What is a Software Dev Team with AutoGen Agents?

AutoGen is an open-source framework from Microsoft that enables the creation of conversational, multi-agent systems. In the context of software development, you can use AutoGen to simulate an entire engineering team—product manager, developer, QA engineer, and more—as a set of AI agents that collaborate autonomously to design, code, test, and refine software. Each agent has a distinct role, persona, and set of capabilities defined through prompts and tool access. They communicate in a structured conversation managed by AutoGen’s runtime, exchanging messages, running code, and making decisions together.

Instead of manually coordinating between different AI models or tools, you configure a team of agents once, and they handle the entire workflow: from clarifying requirements to writing production-ready code, running tests, and suggesting improvements. This approach turns a single AI assistant into a collaborative development squad that mirrors real-world agile teams.

Why It Matters

Traditional coding assistants work in isolation—they respond to a single prompt, often without deeper context or iterative refinement. AutoGen’s multi-agent architecture brings several critical advantages:

For development teams, this means accelerating prototyping, automating repetitive coding tasks, and even exploring design alternatives through structured agent conversations—all while keeping a human in the loop for final approval.

How to Build a Software Dev Team with AutoGen

Below is a step-by-step guide to creating a minimal but functional software development team using AutoGen. The team consists of three agents: a Product Manager (clarifies requirements), a Developer (writes code), and a QA Engineer (reviews and tests). We'll use Python and the autogen library. All code examples are complete and ready to run.

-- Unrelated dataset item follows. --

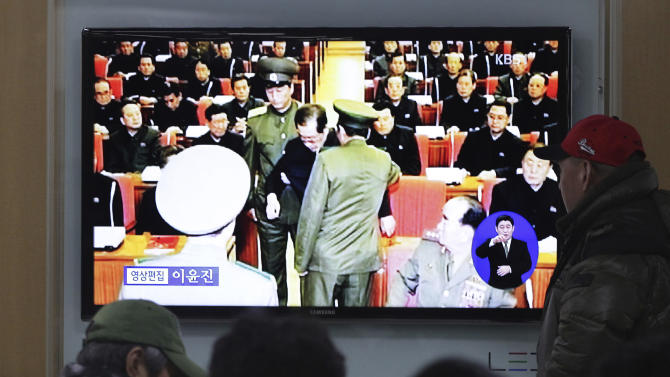 """People watch a TV news program at Seoul Railway Station, South Korea, Monday, Dec. 9, 2013 showing Jang Song Thaek, center, uncle of North Korean leader Kim Jong Un, being grabbed during an emergency meeting of Workers Party's Central Committee in Pyongyang the day before. North Korea announced Monday it had sacked leader Jang, long considered the country's No. 2 power, saying corruption, drug use, gambling, womanizing and generally leading a """"dissolute and depraved life"""" had caused Pyongyang's highest-profile fall from grace since Kim took power two years ago. (AP Photo/Ahn Young-joon)"""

1. Install AutoGen and Dependencies

First, install the required packages. AutoGen works best with an LLM provider like OpenAI; we'll use GPT-4o. You need an API key set in the environment.

pip install autogen openai

Set your OpenAI API key as an environment variable:

export OPENAI_API_KEY="sk-..."  # Linux/macOS
# or on Windows: set OPENAI_API_KEY="sk-..."

2. Configure the LLM and Agent Settings

We'll define a shared configuration for the agents. Each agent uses the same LLM but with different system prompts and parameters. The config_list specifies the model and API access.

import autogen

config_list = [
    {
        "model": "gpt-4o",
        "api_key": os.environ.get("OPENAI_API_KEY"),
    }
]
llm_config = {
    "config_list": config_list,
    "temperature": 0.2,
    "timeout": 120,
}

3. Define Agent Roles and System Prompts

Each agent is an instance of autogen.AssistantAgent. Their behavior is shaped by a carefully crafted system message that defines their role, constraints, and interaction style. We also create a UserProxyAgent that acts as the human-in-the-loop and provides code execution capabilities.

# The Product Manager agent - clarifies and breaks down tasks
pm_agent = autogen.AssistantAgent(
    name="ProductManager",
    system_message=(
        "You are a product manager. Your job is to turn vague user requests into "
        "clear, actionable development tasks. When given a feature idea, ask clarifying "
        "questions, define acceptance criteria, and create a concise task description "
        "that a developer can implement. Do not write code yourself. Conclude with "
        "'TASK READY' and the final specification."
    ),
    llm_config=llm_config,
)

# The Developer agent - writes code based on the task spec
dev_agent = autogen.AssistantAgent(
    name="Developer",
    system_message=(
        "You are a senior software developer. You will receive a task specification from "
        "the ProductManager. Write clean, well-commented Python code to implement it. "
        "Include error handling and basic inline documentation. Output only the code in "
        "a single Python block. Do not ask questions back to the ProductManager; simply "
        "deliver the implementation."
    ),
    llm_config=llm_config,
)

# The QA agent - reviews code and runs tests
qa_agent = autogen.AssistantAgent(
    name="QAEngineer",
    system_message=(
        "You are a QA engineer. You will receive Python code from the Developer. "
        "Review it for bugs, edge cases, and adherence to the original task. "
        "Write and execute a minimal test script that validates the functionality. "
        "If tests pass, respond with 'CODE APPROVED'. Otherwise, suggest specific fixes "
        "and return the code to the Developer."
    ),
    llm_config=llm_config,
)

# The human proxy - provides initial input and can execute code
human_proxy = autogen.UserProxyAgent(
    name="User",
    human_input_mode="NEVER",   # set to "ALWAYS" if you want to approve each step
    max_consecutive_auto_reply=0,
    code_execution_config={
        "work_dir": "workspace",
        "use_docker": False,    # set to True if Docker is available
    },
)

code_execution_config allows agents to run Python code in a local directory. Docker can provide stronger isolation; here we use local execution for simplicity.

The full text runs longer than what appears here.